— START OF Text extract —

The decision will allow the former leader to retain hope he will eventually be completely exonerated of accusations he denies. But it also means the magistrates believe there are grounds for further investigation, a stance that deals a significant blow to Sarkozy's hopes of staging a political comeback.
The conviction last year of his predecessor Jacques Chirac on corruption charges related to his time as mayor of Paris demonstrated that French courts are willing to go after former leaders. Sarkozy's lawyer, Thierry Herzog, said he hoped the judges would now leave his client in peace. "There were no charges," Herzog told AFP. "It is a victory for justice more than for one man. In legal terms hopefully that is the end of these suspicions, these baseless accusations in the press."
Patrick Balkany, a close associate of Sarkozy, said his friend was "relieved and happy" to have escaped charges, temporarily at least. Sarkozy, who is married to former supermodel Carla Bruni, won international acclaim as the principal architect of last year's military campaign against Libyan dictator Moamer Qadhafi. But since losing to Francois Hollande in the presidential election earlier this year, he has had to battle a string of allegations relating to his time in office and various electoral campaigns he has been involved in.
The suspicion at the centre of Thursday's interrogation is that he took financial advantage of elderly L'Oreal heiress Liliane Bettencourt when she was too frail to fully understand what she was doing. Bettencourt is now 90 and has been in poor health since 2006. Sarkozy, it is alleged, obtained significant amounts of money from her for his 2007 campaign, simultaneously breaching electoral spending limits and taking advantage of a person weakened by ill health.
Bettencourt's former accountant, Claire Thibout, told police in 2010 that she had handed envelopes stuffed with cash to Bettencourt's right-hand man, Patrice de Maistre, on the understanding it was to be passed on to Sarkozy's campaign treasurer, Eric Woerth. Investigators suspect up to four million euros ($5.2 million) of Bettencourt's cash subsequently made its way into Sarkozy's party coffers. Sarkozy, who lost his immunity from prosecution after losing to Hollande, is embroiled in a string of scandals with legal repercussions.
As well as the Bettencourt case, he faces probes into contracts for opinion polls, an illegal police investigation into journalists and alleged kickbacks on a Pakistani arms deal used to finance the right in 1995, when Sarkozy was budget minister. He has always denied any wrongdoing and has not ruled out another tilt at the presidency in 2017 amid signs that his party, the UMP, is on the point of disintegration.
A vote intended to produce a new leader for the centre-right party descended into chaos this week with ex-prime minister Francois Fillon contesting the result of a poll edged by party secretary-general Jean-Francois Cope. With the party split down the middle, many party activists are calling for Sarkozy to return to the fray, but Thursday night's ruling suggests he might be otherwise engaged for some time to come.

— END OF Text extract —
— START OF Given information —

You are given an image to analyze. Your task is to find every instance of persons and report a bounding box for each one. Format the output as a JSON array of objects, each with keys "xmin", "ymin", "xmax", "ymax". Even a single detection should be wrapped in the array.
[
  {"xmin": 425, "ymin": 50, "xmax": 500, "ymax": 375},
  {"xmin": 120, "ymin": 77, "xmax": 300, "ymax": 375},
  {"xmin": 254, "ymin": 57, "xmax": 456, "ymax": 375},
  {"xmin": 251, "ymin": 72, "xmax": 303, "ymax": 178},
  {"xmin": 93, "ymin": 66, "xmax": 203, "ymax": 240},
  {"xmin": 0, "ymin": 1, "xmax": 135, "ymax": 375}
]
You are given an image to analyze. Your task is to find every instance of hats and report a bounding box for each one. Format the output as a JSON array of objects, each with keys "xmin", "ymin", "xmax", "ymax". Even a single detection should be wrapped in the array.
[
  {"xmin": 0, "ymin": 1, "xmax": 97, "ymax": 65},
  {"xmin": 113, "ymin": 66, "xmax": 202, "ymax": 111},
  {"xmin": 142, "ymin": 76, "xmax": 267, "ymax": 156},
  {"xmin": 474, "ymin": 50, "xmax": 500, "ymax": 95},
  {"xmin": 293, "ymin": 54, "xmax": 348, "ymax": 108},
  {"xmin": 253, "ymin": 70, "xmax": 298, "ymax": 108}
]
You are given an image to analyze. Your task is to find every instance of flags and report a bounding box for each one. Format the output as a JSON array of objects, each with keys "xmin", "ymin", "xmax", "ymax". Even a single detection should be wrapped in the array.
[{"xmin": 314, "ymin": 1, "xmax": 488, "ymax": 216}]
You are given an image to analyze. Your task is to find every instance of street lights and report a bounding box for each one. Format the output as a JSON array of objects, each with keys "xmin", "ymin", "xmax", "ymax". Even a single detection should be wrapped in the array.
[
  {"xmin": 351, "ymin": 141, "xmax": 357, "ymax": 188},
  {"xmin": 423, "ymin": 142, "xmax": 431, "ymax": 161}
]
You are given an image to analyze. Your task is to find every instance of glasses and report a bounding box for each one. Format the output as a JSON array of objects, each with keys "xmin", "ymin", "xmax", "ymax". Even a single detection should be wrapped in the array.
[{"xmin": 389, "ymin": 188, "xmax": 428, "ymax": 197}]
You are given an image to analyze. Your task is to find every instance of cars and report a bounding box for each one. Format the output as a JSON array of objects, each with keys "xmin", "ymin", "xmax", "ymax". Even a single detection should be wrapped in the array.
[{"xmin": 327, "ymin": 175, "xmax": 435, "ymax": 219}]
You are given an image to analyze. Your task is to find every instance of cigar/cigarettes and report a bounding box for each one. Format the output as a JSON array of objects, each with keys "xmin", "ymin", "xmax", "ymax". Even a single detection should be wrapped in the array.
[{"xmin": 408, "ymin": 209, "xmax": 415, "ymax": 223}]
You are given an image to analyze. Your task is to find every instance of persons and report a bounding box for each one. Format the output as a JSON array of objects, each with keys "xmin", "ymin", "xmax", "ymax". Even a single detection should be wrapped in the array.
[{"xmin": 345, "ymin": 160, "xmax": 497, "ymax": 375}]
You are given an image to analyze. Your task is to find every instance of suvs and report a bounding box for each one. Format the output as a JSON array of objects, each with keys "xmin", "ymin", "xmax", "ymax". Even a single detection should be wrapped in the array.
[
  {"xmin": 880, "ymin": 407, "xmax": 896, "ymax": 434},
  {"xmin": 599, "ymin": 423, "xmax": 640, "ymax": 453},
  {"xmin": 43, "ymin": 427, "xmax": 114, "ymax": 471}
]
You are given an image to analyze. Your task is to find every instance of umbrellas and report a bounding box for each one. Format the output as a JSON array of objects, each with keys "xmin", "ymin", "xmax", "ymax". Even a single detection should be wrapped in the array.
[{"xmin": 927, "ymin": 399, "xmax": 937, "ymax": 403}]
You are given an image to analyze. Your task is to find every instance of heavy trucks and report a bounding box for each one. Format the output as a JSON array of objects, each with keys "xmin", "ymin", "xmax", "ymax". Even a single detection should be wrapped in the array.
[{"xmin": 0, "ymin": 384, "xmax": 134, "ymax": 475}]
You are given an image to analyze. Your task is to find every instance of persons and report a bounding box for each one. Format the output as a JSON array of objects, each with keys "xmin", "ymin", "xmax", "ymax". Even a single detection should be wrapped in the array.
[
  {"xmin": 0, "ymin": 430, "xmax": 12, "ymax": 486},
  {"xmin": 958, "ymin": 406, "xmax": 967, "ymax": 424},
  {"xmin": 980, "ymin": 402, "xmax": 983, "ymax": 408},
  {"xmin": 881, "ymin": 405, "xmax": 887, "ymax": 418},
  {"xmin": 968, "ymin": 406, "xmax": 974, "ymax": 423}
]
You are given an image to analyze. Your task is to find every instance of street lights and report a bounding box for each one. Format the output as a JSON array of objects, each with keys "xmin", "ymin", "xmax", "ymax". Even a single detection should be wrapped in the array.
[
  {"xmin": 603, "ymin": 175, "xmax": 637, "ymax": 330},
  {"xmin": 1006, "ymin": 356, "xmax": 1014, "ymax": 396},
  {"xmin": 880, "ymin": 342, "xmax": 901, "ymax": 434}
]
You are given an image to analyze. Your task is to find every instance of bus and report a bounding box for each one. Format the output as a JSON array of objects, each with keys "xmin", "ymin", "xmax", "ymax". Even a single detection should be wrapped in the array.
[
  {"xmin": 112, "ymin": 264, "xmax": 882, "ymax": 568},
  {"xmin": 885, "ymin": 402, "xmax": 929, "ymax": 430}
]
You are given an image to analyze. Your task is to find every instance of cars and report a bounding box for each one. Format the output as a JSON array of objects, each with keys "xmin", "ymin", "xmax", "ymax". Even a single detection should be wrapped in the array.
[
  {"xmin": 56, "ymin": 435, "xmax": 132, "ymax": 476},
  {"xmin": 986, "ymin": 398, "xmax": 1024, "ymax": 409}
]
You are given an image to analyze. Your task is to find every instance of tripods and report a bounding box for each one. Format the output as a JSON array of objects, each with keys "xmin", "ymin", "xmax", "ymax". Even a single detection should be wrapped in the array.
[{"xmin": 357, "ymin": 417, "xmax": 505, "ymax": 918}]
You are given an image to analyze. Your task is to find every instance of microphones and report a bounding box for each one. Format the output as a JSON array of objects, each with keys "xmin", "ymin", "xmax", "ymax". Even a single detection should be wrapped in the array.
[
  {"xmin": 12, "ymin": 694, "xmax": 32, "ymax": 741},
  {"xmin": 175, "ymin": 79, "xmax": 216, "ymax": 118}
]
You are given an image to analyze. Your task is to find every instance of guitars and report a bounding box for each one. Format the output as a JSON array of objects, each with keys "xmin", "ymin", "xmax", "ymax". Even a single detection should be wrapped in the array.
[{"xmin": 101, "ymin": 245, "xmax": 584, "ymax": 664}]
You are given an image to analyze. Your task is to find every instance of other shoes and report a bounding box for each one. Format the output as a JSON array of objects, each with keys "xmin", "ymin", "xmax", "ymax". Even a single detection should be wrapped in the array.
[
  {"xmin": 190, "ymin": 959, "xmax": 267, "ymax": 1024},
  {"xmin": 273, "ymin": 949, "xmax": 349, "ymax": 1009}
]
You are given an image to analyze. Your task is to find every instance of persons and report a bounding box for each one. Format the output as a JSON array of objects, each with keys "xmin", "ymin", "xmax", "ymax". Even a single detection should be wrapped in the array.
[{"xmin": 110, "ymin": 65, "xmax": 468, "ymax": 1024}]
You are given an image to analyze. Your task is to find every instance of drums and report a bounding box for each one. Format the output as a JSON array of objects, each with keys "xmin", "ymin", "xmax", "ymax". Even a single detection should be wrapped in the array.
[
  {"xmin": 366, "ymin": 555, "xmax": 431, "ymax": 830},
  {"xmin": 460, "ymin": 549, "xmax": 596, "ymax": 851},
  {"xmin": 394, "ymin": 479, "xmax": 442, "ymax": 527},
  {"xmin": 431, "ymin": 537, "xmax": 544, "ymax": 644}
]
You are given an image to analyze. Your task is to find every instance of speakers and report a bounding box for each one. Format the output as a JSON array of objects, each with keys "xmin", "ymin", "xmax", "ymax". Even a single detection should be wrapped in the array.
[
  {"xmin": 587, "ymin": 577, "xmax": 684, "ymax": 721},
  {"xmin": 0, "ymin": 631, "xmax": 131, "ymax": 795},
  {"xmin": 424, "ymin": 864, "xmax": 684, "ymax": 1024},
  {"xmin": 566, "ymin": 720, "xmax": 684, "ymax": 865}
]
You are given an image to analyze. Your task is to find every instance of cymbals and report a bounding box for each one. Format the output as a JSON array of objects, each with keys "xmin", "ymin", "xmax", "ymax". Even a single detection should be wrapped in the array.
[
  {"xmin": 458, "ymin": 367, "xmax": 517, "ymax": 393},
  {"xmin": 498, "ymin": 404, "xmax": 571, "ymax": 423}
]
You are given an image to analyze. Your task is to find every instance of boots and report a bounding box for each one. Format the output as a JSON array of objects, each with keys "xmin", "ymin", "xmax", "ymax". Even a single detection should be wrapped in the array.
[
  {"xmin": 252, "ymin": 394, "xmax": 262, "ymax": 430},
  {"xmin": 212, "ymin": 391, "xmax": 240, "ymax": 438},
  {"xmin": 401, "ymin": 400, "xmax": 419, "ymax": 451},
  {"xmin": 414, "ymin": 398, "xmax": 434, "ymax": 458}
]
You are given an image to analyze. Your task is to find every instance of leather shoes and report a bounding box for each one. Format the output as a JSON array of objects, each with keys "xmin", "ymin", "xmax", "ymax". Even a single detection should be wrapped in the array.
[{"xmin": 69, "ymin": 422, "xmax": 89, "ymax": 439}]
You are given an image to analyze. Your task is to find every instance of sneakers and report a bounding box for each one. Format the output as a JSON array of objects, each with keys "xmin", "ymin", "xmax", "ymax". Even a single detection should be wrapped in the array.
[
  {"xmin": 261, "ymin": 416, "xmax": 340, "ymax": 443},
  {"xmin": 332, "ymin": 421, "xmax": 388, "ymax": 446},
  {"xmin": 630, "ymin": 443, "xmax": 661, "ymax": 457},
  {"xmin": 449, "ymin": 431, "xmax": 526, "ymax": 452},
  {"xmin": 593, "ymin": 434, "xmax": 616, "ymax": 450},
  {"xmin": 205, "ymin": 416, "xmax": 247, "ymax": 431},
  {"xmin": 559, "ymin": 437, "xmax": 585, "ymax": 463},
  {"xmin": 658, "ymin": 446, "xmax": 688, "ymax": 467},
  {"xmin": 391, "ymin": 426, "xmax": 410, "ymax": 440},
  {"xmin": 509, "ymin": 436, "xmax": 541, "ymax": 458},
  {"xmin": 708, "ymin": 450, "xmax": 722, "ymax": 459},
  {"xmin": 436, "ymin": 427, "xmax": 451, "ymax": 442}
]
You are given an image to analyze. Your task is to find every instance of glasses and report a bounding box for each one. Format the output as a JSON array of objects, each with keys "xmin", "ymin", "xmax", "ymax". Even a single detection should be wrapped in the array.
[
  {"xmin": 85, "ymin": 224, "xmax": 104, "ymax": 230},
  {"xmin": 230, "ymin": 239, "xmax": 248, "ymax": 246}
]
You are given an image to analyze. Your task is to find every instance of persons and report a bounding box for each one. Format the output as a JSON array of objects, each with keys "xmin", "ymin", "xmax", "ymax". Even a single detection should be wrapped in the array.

— END OF Given information —

Short task:
Copy the passage about the Sarkozy investigation word for word, starting at "A vote intended" and ending at "time to come.".

Right answer:
A vote intended to produce a new leader for the centre-right party descended into chaos this week with ex-prime minister Francois Fillon contesting the result of a poll edged by party secretary-general Jean-Francois Cope. With the party split down the middle, many party activists are calling for Sarkozy to return to the fray, but Thursday night's ruling suggests he might be otherwise engaged for some time to come.